Yes, partly, and I'll give it some credit for helping me see the trends that are already evident if you look, like for example, that the labor market is going to get ever weaker as more jobs are automated and all those selling labor compete for what few jobs are left, and the concentration of wealth and power in the hands of a few--both very evident trends in the USA right now.

> I can't imagine much of the first world, say Europe, would look away and let it happen only to part of the world, say the US.

Again, we see the trend today. Europe, by and large, is mostly happy to look the other way from all the atrocities that happen around the world, like Syria (except for the refugees that show up), the conflicts in Africa, North Korea..... Especially if a dangerously armed oligarchy wants things that way.

> Does money become effectively worthless?

Not exactly. Money might still play a large role, however, you won't be able to get enough money to command resources by selling your labor, by and large.

I don't know whether there'll be a collapse. It might work out that the oligarchy just exterminates the bulk of the population, either with killbots or via neglect and denial of adequate resources, and lives like emperors on the resources of the planet.

--PM

Comment Basic income is NOT inevitable. (Score 5, Interesting) 954

Consider this alternative future:
1) Wealth and control of resources concentrates in the hands of a few.
2) These people stop considering the rest of humanity "humans", or just believe that what is theirs is theirs and no one else has a right to anything. They also don't need labor very much at all because it is automated. So people who have only their labor to offer are frozen out economically.
3) The owners use automated weaponry to enforce their rights of ownership
4) The power of the few snowballs and they eventually own the entire planet and all means of production, and the rest live in misery on whatever pittiance is allowed them or is outright exterminated via automated weaponry.
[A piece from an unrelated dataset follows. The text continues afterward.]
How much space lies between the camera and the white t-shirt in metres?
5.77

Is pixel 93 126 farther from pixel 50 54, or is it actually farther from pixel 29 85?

To see this in its infancy, look at Detroit. People there can't sell their labor, don't have means to leave, and have resorted to subsistence farming. However, if a "landowner" comes along with the means of ejecting the "squatters", they won't even be able to subsistence farm.

Societies that *do* what you say is inevitable (basic income) will avoid this. Societies which allow ever increasing concentration of wealth into the hands of a few might not. The USA's trend on this is pretty scary, witness the almost complete capture of the political system by money.